Amidst migraine-inducing prices this year, a common refrain we’ve heard is “It’s unsustainable, the prices MUST come down eventually.” So when DBS reported a possible price increase of between 35 and 55 per cent by 2040, we could practically hear the blood vessels popping. But DBS isn’t being unrealistic here – not when we face the conundrum of a rising population, plus an increasing reluctance for more of us to live under the same roof. It’s a little like the DBS report I mentioned from 2018 – its projected price hikes seemed implausible then, but here we are today.
And if this has you thinking, “Surely prices can’t keep climbing forever,” you’re not the only one. Many buyers are still trying to square what they see in listings with what the data shows. Tell us what you’re considering and we’ll connect you with one of our trusted partner agents who can help you make sense of where prices really stand, beyond the headlines.
What does the DBS report say?

In its latest report (Singapore 2040: The Next 15 Years of Quality and Inclusive Growth), DBS projects that Singapore could see up to 320,000 new homes built by 2040. This is across both public and private sectors:
This is where the expected new supply will come from:
| Housing Area | Est. no. of new homes |
| Paya Lebar Air Base-Defu* | 150,000 |
| Bukit Timah Turf City | 15,000 – 20,000 |
| Former Singapore Racecourse site at Kranji | 14,000 |
| Marina South | 10,000 |
| Sembawang Shipyard | 10,000 |
| Former Keppel Golf Course | 9,000 |
| Mount Pleasant | 6,000 |
| Pearl’s Hill | 6,000 |
| Dover-Medway (Phase 1) | 6,000 |
| Mediapolis | 5,000 |
| Newton | 5,000 |
| Paterson | 1,000 |
*The planned relocation of Paya Lebar Air Base provides the largest source of new homes; you can read more about it here.

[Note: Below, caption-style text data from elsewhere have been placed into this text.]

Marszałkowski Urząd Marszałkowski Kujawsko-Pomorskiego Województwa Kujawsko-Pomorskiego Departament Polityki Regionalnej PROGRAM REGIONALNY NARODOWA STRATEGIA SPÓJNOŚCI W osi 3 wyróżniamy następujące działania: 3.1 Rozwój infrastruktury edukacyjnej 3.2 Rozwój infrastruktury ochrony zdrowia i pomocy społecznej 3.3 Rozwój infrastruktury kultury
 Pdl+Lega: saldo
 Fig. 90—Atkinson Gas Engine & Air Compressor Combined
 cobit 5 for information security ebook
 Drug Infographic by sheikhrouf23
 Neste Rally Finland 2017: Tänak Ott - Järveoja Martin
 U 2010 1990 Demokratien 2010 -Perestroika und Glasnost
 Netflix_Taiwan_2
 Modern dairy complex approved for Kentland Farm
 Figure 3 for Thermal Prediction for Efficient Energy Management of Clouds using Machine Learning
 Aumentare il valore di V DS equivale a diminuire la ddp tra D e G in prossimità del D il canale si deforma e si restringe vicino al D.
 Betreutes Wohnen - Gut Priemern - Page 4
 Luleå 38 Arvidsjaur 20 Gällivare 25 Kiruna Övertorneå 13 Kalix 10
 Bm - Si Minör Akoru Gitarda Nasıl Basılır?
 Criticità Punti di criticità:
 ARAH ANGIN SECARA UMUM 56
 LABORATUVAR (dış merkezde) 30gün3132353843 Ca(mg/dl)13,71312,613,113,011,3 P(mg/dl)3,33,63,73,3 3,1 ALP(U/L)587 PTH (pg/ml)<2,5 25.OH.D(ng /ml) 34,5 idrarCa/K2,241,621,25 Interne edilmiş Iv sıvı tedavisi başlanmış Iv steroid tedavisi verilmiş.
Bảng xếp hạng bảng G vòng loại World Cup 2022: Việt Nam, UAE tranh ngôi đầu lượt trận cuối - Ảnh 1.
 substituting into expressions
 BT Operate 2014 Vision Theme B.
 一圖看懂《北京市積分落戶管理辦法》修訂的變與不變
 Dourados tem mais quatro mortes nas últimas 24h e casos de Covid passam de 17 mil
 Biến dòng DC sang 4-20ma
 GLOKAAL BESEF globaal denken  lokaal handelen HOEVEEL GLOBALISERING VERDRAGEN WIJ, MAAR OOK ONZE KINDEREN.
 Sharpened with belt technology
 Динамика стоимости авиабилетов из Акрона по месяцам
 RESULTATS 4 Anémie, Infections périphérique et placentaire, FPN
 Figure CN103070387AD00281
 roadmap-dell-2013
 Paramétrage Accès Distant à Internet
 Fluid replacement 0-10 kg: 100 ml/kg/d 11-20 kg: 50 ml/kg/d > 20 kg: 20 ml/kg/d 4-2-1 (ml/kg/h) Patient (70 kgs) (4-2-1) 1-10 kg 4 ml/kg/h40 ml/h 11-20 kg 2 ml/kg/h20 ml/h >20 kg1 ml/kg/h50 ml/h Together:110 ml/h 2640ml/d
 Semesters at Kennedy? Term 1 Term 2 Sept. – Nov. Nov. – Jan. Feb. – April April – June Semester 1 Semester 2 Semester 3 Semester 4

However, all this increased supply isn’t expected to lower prices.

In fact, despite the ramp up in supply, DBS forecasts that property prices will rise by an average of two to three per cent annually, or between 35 to 55 per cent higher than the present, by 2040.
These projections come with an important caveat: they don’t distinguish between HDB and private housing. HDB prices are more tightly controlled by the government; as such, the 35 to 55 per cent projected price increase refers to the overall housing market, rather than specifically to private condos or public flats. It’s also plausible that the government won’t let BTO flats rise at the same pace, whether through increased subsidies or other methods. Private markets, however, are more loosely controlled except via cooling measures.
(As for the resale flat market though, we have no idea how hands-on or hands-off they’ll choose to be.)
In any case, the ramp up in construction supports a rising population, expected to hit about 6.9 million over the next 15 years. The population increase compounds the issue of shrinking household sizes: more Singaporeans – both old and young – are choosing to live independently, as opposed to the whole family living under one roof.
These two factors alone are already sufficient to keep home prices moving upward. But if we then add in median income growth, projected to reach about $7,000 per month by the mid-2030s, then there’s also structural support for those rising prices.
We’re not economists, so we can neither confirm nor deny that median income will reach that level; but if you care to read the report, it appears to be based on GDP growth and on Singapore entering the US$1 trillion GDP club sometime in the next decade.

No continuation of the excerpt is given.